WHAT YOU SHOULD DO:
Reproduce every line of the listing below word for word, leaving the pictures out of your answer.
--- MATERIALS PROVIDED Enclosed Below ---
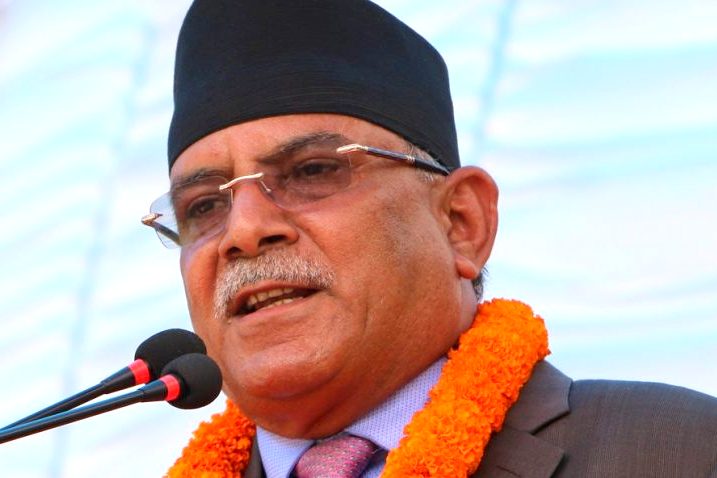 उत्पादन बढाएर अर्थतन्त्र बलियो बनाऔँ: अध्यक्ष दाहाल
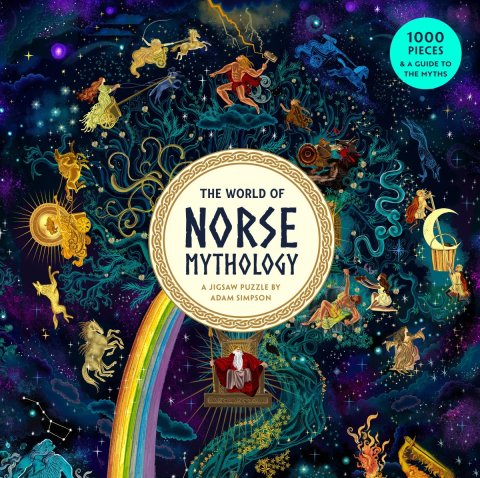 Various: World of Norse Mythology Various: World of Norse Mythology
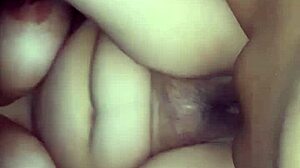 Big Boobs Maid Screwed Hard by Boss in Public Outdoor Action!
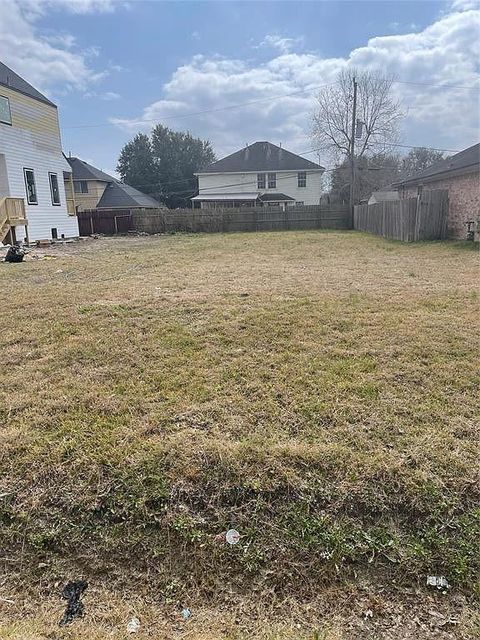 0 Sunbeam Street Houston TX 77033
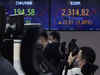 Asian stocks track Wall Street gains ahead of US payroll data
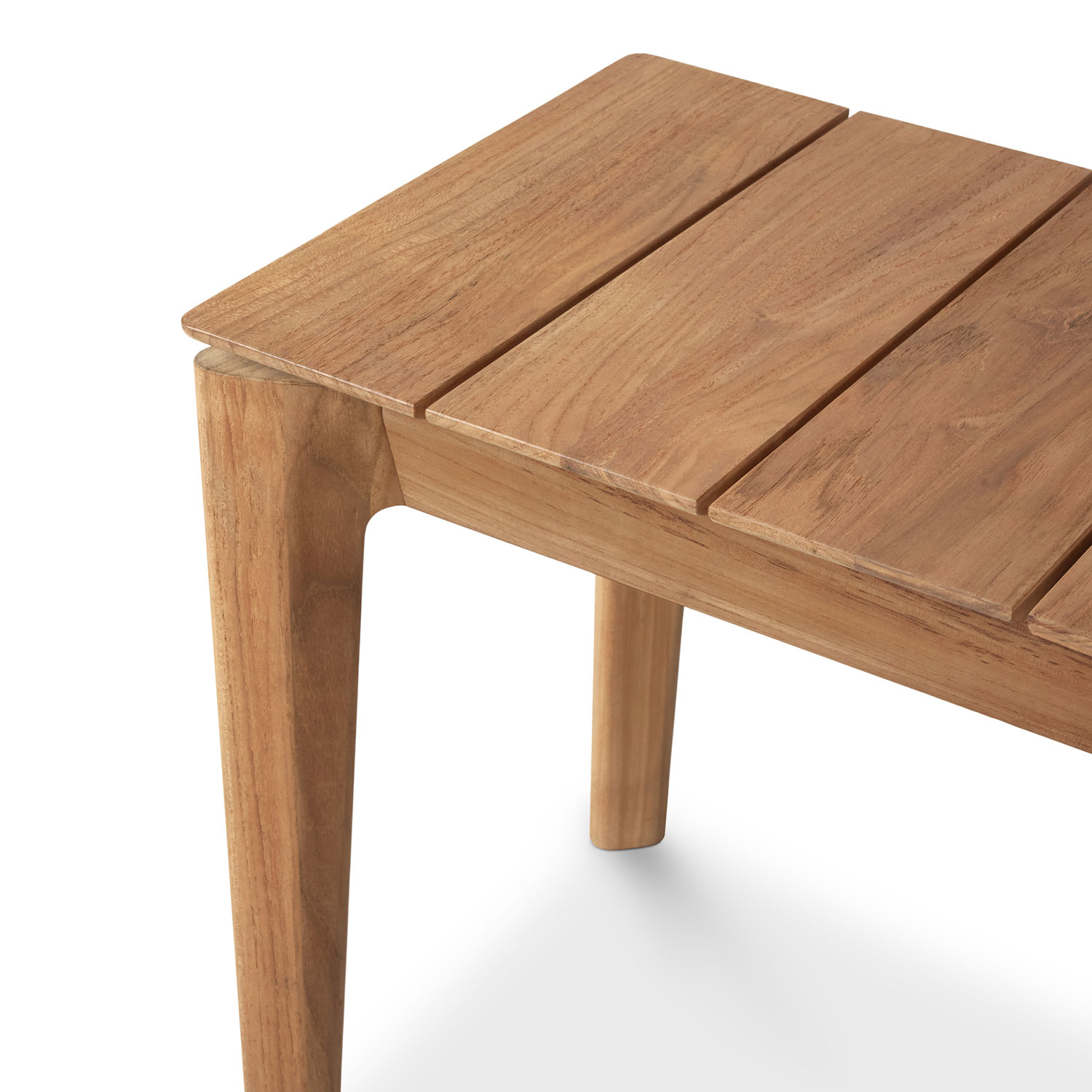 ethnicraft bok bank teak detail sitzflaeche 98873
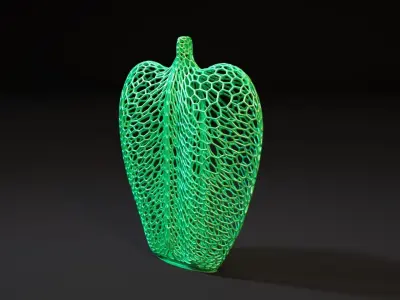 VASE DECOR 3D print model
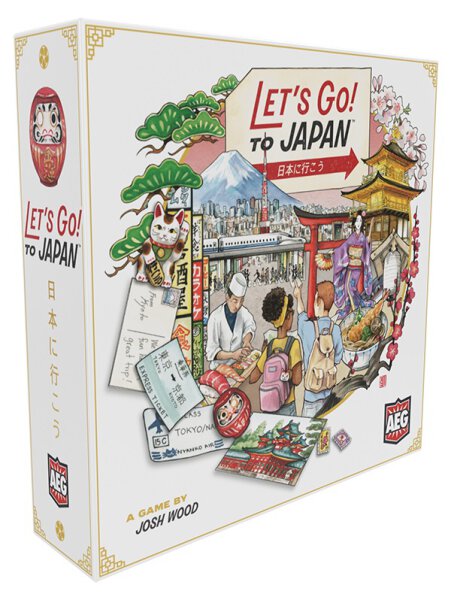 Lets Go! To Japan (english)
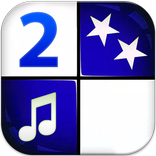 Piano Tiles 2: music 2017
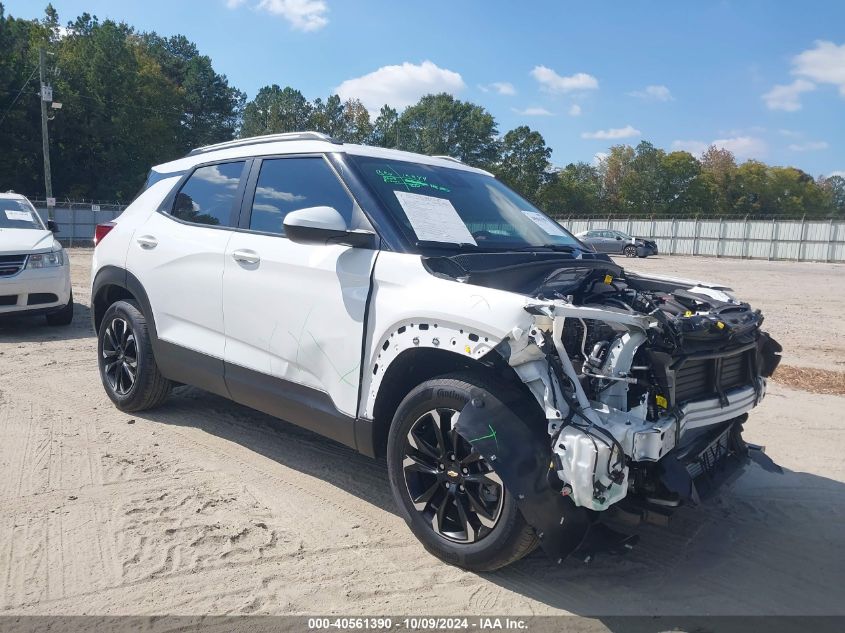 2023 CHEVROLET TRAILBLAZER AWD LT #2996533737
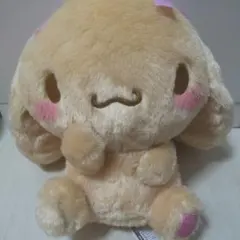 シナモロールかまってBIGぬいぐるみ モカ - メルカリ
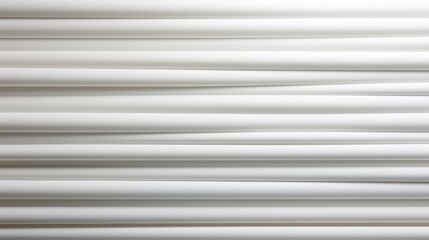 Obraz premium Abstract white background with curved lines.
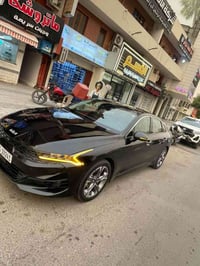 كيا K5 EX • K5 EX 2024 • K5 وارد أمريكي • كيا K5 فول مواصفات • كيا EX ...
--- End of Enclosed MATERIALS PROVIDED ---
TASK RESPONSE:
 उत्पादन बढाएर अर्थतन्त्र बलियो बनाऔँ: अध्यक्ष दाहाल
 Various: World of Norse Mythology Various: World of Norse Mythology
 Big Boobs Maid Screwed Hard by Boss in Public Outdoor Action!
 0 Sunbeam Street Houston TX 77033
 Asian stocks track Wall Street gains ahead of US payroll data
 ethnicraft bok bank teak detail sitzflaeche 98873
 VASE DECOR 3D print model
 Lets Go! To Japan (english)
 Piano Tiles 2: music 2017
 2023 CHEVROLET TRAILBLAZER AWD LT #2996533737
 シナモロールかまってBIGぬいぐるみ モカ - メルカリ
 Obraz premium Abstract white background with curved lines.
 كيا K5 EX • K5 EX 2024 • K5 وارد أمريكي • كيا K5 فول مواصفات • كيا EX ...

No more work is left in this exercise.